By Schur's Lemma, the centralizer $C(G)$ of an irreducible matrix groups $G\subseteq\mathrm{GL}(\Bbb R^d)$ is an $\Bbb R$-division algebra, and thus, isomorphic to either $\Bbb R$, $\Bbb C$ or $\Bbb H$ (the quaternions). I always had the feeling that $C(G)\cong \Bbb R$ is the generic case. This is because I only know the example $G\cong \mathrm U(1)$ (considered as a real matrix group of dimension two) with $C(G)\cong\Bbb C$. I do not know an example for $C(G)\cong\Bbb H$ at all.
Questions:
- What examples are there with $C(G)\cong \Bbb H$?
- What other examples are there with $C(G)\cong \Bbb C$?
- Have the groups with a given centralizer been "classified" in some sense? That is, is there a result of the form "all $G$ with $C(G)\cong \Bbb C$ are of the following form: ..." or the like?
Note that I want $G$ to be irreducible!
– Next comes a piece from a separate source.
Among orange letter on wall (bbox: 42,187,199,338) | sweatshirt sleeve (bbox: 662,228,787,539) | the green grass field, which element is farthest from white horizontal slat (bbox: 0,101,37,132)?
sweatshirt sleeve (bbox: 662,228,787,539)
But I don't care whether $G$ is finite or a Lie group or not nice at all.
Well, that is just a homework exercise I set in my representation theory class a few weeks ago. (It is based on a problem I was given myself in a class I took in Aachen last milennium.) It is giving an example for which the endomorphism ring is $\mathbb{H}$. Since I'm lazy you get the problem text:
Let $i=\sqrt{-1}$ and $G=\langle{ \left(\begin{array}{rr} 0&1\\% -1&0\\% \end{array}\right), \left(\begin{array}{rr} i&0\\ 0&-i\\% \end{array}\right)% }\rangle$ be the quaternion group of order 8.
a) Construct an irreducible representation of $G$ over the real numbers, acting on a $4$-dimensional vectorspace $V\cong \mathbb{R}^4$. ( Hint: Use an $\mathbb{R}$-basis of $\mathbb{C}$ to get an $\mathbb{R}$-basis of $\mathbb{C}^2$. To show that no 2-dimensional submodule exists, consider images of a nonzero vector $(a,b,c,d)$ in this subspace under different elements of $G$, and show that they will yield a basis of at least a 3-dimensional subspace.)
b) Determine the endomorphism ring $End_{\mathbb{R} G}(V)$. (Hint: The elements of $End_{\mathbb{R} G}(V)$ are $4\times 4$ matrices that commute with the generators of $G$. Use this to deduce conditions on their entires. Then show that every matrix fulfilling these conditions commutes with $G$.)
c) By Schur's lemma $End_{\mathbb{R} G}(V)$ must be a division ring. Can you identify it?